Above all, of course, I’m thinking of Sunday night’s debate in St. Louis, where Clinton and Trump—but mostly just Trump—abandoned whatever semblance of high-mindedness they had left and proceeded to tear each other to shreds over the most tawdry subject matter that has ever made its way into a presidential forum. Triggered by the recently-leaked audio tape in which Trump boasts of his proclivity for sexual assault (yup, that really happened), the candidates spent the first half-hour of their time arguing, more or less, about whether Hillary being married to a sexual predator is better or worse than Trump being a sexual predator himself.
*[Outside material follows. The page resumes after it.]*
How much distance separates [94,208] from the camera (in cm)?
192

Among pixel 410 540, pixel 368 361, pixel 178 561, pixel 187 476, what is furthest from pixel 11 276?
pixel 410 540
On this question, we are once again compelled to accept that two seemingly contradictory facts can be true at the same time: First, that Hillary’s role in smearing her husband’s alleged victims is among the most unattractive components of her career in public life; and second, that Trump’s own behavior toward women over the last several decades is infinitely worse, infinitely creepier and infinitely more disqualifying for someone seeking the highest office in the land.
For the zillionth time: They’re both bad, but one of them is a whole lot worse, and we have a moral obligation to differentiate between different degrees of awfulness. If our response to two imperfect options is to throw up our hands and say, “We’re doomed either way,” then our nihilism will become a self-fulfilling prophesy. In the end, you get the country you deserve.
And boy did we deserve that debate. It was arguably the most depressing 90 minutes of this entire campaign, and every moment carried a subtext of chickens coming home to roost for everyone involved—the candidates, the media and the 65 million folks despondently watching at home.
Indeed, in an odd way, the debate served as a near-perfect encapsulation of exactly what Americans’ choices over the last 15 months have wrought, for it allowed us to see our candidates for exactly who they are: A pair of shifty, desperate, unscrupulous cynics, one of whom at least has the decency to know how government works and to truly grasp all the responsibilities that the American presidency entails.
Entering Sunday’s match in the guise of a human Molotov cocktail, Trump succeeded in wounding Clinton every now and again—say, by underlining her highly-checkered record on Iraq and Syria, or by repeating Bernie Sanders’s classic tropes about her shady dealings with Wall Street—all the while confirming every worst impression we’ve ever had about him. (In the interest of time, we will refrain from listing them here.)
It was a moment of truth for us all, and a suggestion—even more than Friday’s disgusting tape—that this election has essentially played itself out. At this moment, we have nothing left to learn about either of these political standard-bearers except for supporting details about everything that we already knew. All the true surprises have come and gone, and the next 28 days will be nothing more than variations on the same tired themes.
This is not to say that we should withdraw from this ongoing major news event altogether, or that we should take our eye off the dwindling (but still potent) number of idiots who have yet to make up their mind.
And yet—if the most recent polling is to be believed—yeah, actually, we sorta can. Barring the most dramatic plot twist in modern political history, this election is fundamentally over and the only remaining tension concerns the color of Trump’s face when he discovers, once and for all, that he’s a big, fat, racist loser.
Meanwhile—as we wait for that priceless image to congeal—we have the enormous consolation of early voting to keep us sane. Here in Massachusetts, I will be washing my hands of this ridiculousness the moment the polls open on October 24, and I invite every eligible early voter to join me in that happy civic expedition.